Le sens de cette citation est clair : Dieu ne peut être compris comme cause physique de l’univers. Mais en se reconnaissant comme un être créé, l’homme affirme un au-delà de lui-même qui le dépasse. L’homme ne peut se considérer comme “premier« . Il ne peut dire : “je me suis fait moi-même« .

Pensons aussi à Lévinas. L’au-delà de soi-même, la transcendance en quelque sorte, c’est l’autre, qui se découvre lorsque l’on rencontre son visage ; qui m’interpelle, me convoque à la responsabilité et m’appelle à lui répondre comme il est appelé à me répondre. Ajoutons, avec Hannah Arendt, que l’autre n’est pas une abstraction, que ce sont les autres, dans leur pluralité et dans toute leur diversité que je dois reconnaître et qui dépassent ma singularité.

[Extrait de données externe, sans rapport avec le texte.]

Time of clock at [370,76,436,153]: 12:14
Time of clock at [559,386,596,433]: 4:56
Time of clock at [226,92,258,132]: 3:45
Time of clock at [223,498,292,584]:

En tout état de cause il faut passer par l’autre : je ne peux dire “Je » que parce que l’on m’a dit “Tu« .

Quel sens notre imaginaire peut-il donc donner au monde ? Il ne s’agit pas d’en rechercher un sens “cosmique« , universel, qui nous échappera toujours ; mais de chercher quel sens nous donnons à l’existence de l’homme en ce monde et au milieu de ses semblables ; et de comprendre, et même d’affirmer, que l’homme n’est pas seulement une chose soumise aux lois de la nature, mais qu’il est une conscience libre, consciente de sa finitude, consciente que l’homme n’est lui-même que par l’existence des autres, consciente que l’univers le dépasse infiniment et qu’il ne peut lui inspirer que le sens du sacré, comme l’a rappelé Roland Omnès ; comme, depuis, longtemps l’a aussi l’a chanté le psaume 19 : coeli enarrant gloriam tuam.

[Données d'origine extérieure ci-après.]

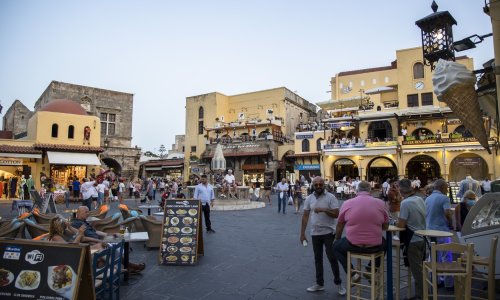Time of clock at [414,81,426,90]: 8:07
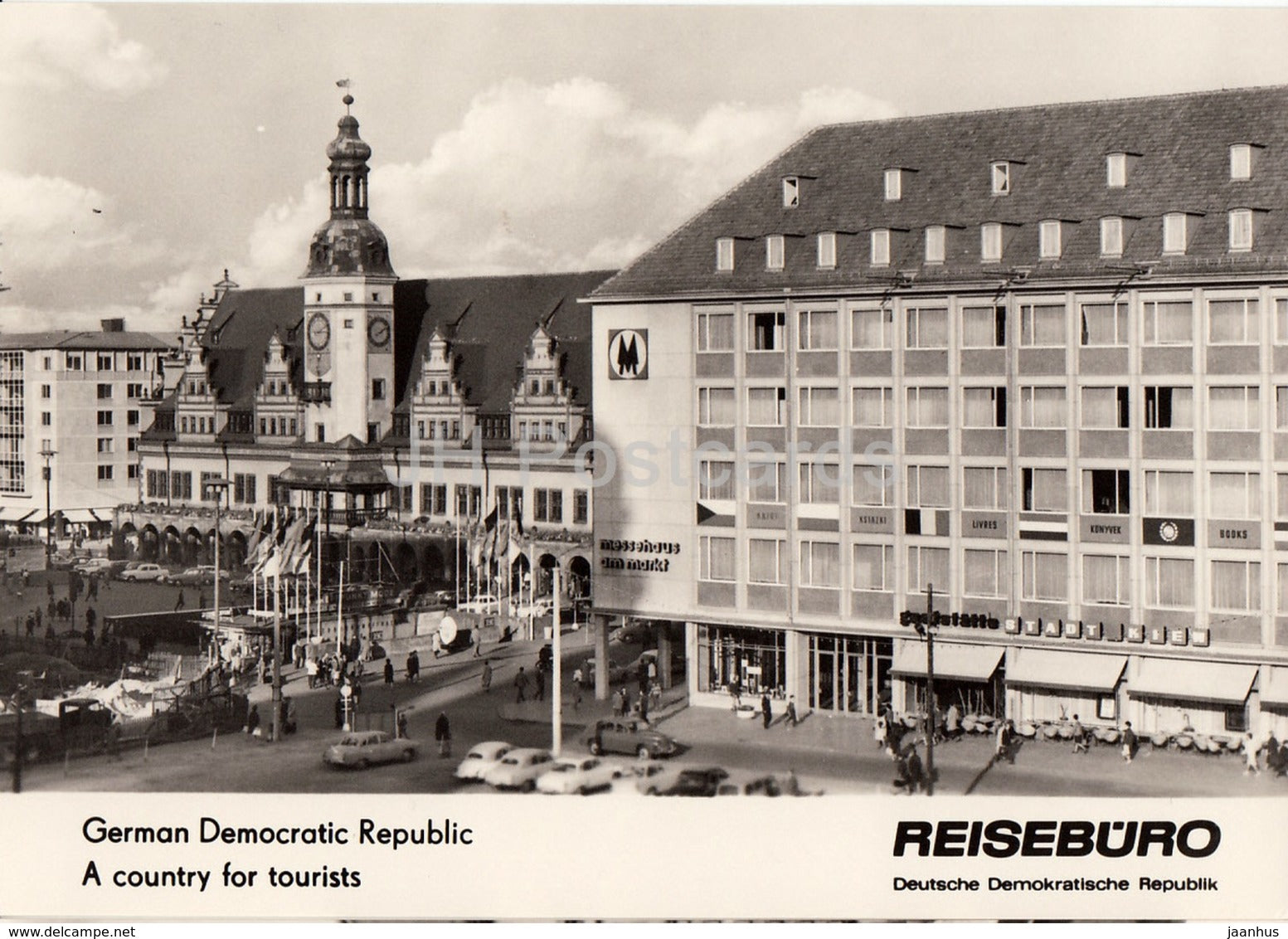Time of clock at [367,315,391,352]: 8:09
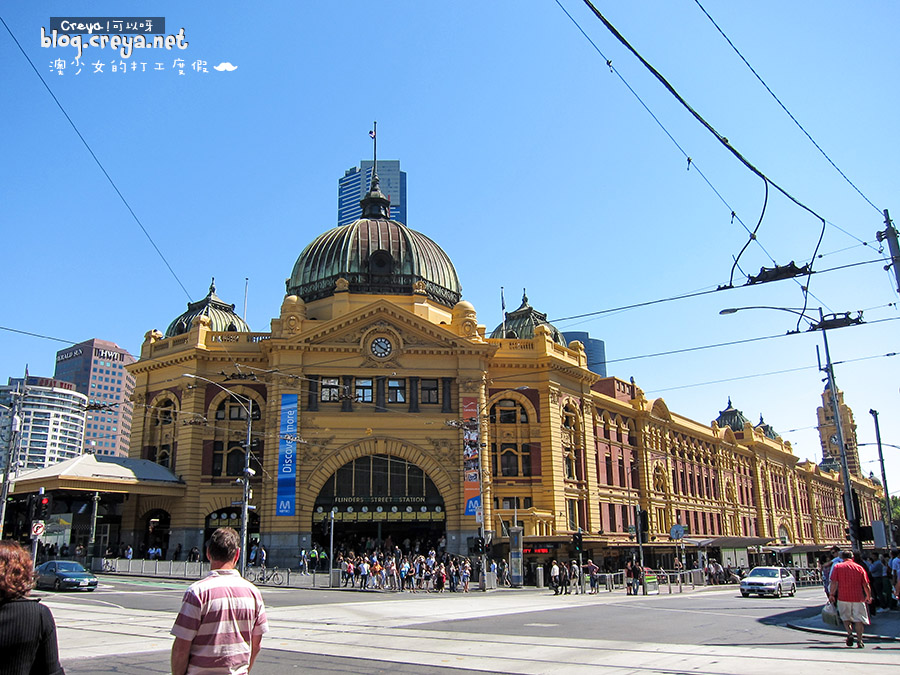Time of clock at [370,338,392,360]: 3:51
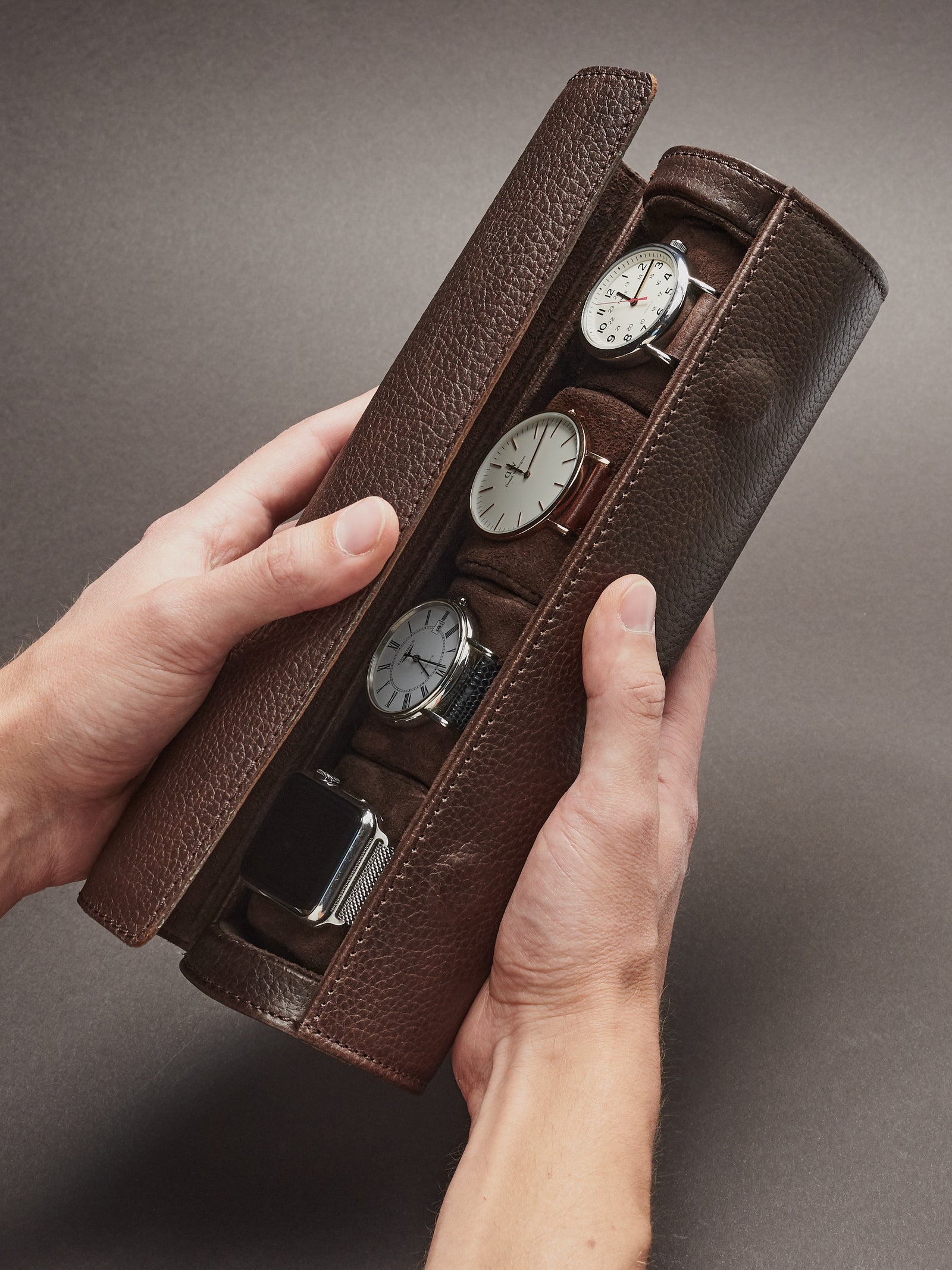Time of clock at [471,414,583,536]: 10:02
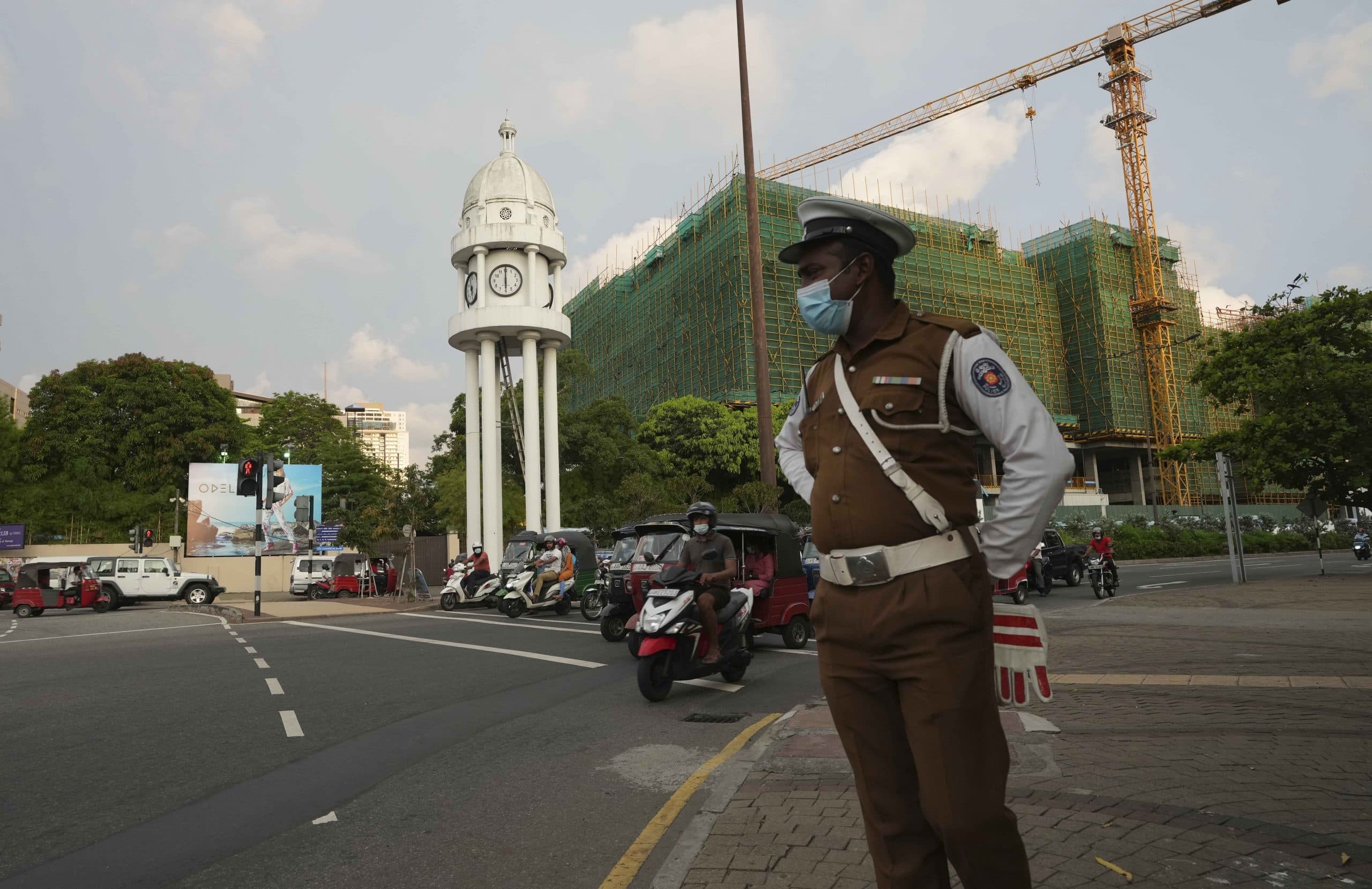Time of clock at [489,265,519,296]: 6:00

Finalement c’est peut-être à saint Augustin qu’il faut en revenir : c’est au fond de toi-même que tu peux trouver la transcendance. Tout homme peut éprouver le sentiment d’un au-delà de lui-même, sans que pour autant cette intuition implique qu’une volonté supérieure, externe, gouverne le monde. Reconnaître une transcendance, c’est alors prendre conscience d’une altérité radicale et reconnaître, hors de toute considération quant au fonctionnement de l’univers, que l’homme ne peut s’attribuer aucune primauté absolue, qu’il ne peut se considérer comme premier. Mais c’est arriver ainsi à une affirmation qui, en elle-même, ne relève plus de la connaissance. Elle est indémontrable. Il nous faut la poser a priori, comme un acte de foi.


(1) Citons aussi René Girard pour qui la source du sentiment religieux se trouve dans un sacrifice fondateur et mythique qui a uni le groupe social autour de l’expulsion d’une victime sacrificielle, porteuse de la violence interne naturelle au groupe social ; sacrifice qui doit, rituellement, être périodiquement renouvelé.

(2) La conception mazdéenne de l’âme, comme l’a indiqué Jean Kellens, est en fait assez complexe. L’homme a trois âmes. L’une est éternelle, c’est la Fravarti ; son existence remonte à la première phase de la création, la création en pensée, spirituelle. Elle préexiste à l’homme et reste au ciel même quand l’homme est vivant sur terre. La deuxième est liée au corps, est à l’intérieur du corps, c’est la Ruvan, âme masculine. La troisième enfin, la Dayanâ, est l’âme féminine. Elle est extérieure au corps. C’est une émanation, c’est l’âme pérégrinante qui, lors du sacrifice, assure le lien entre l’espace sacrificiel et le monde des dieux.

(3) Dans L’homme et la mort, éd. du Seuil, 1976, coll. “Essais« 

(4) Indiquons que cette conception s’est prolongée jusque dans les temps modernes, en rappelant notamment la grande querelle des universaux qui parcourut le Moyen-Age ; et également les “noumènes » de Leibniz.

(5) Voir sur ce point, dans la revue Evangile et Liberté d’octobre 2004 (n° 182) l’article de John Shelby Spong, ancien évêque anglican de Newark (New Jersey – U.S.A.) : Au delà du théisme, vers de nouvelles images de Dieu.

(6) Plusieurs éléments de ce qui suit sont repris de précédentes brochures d’Etudes et Recherche.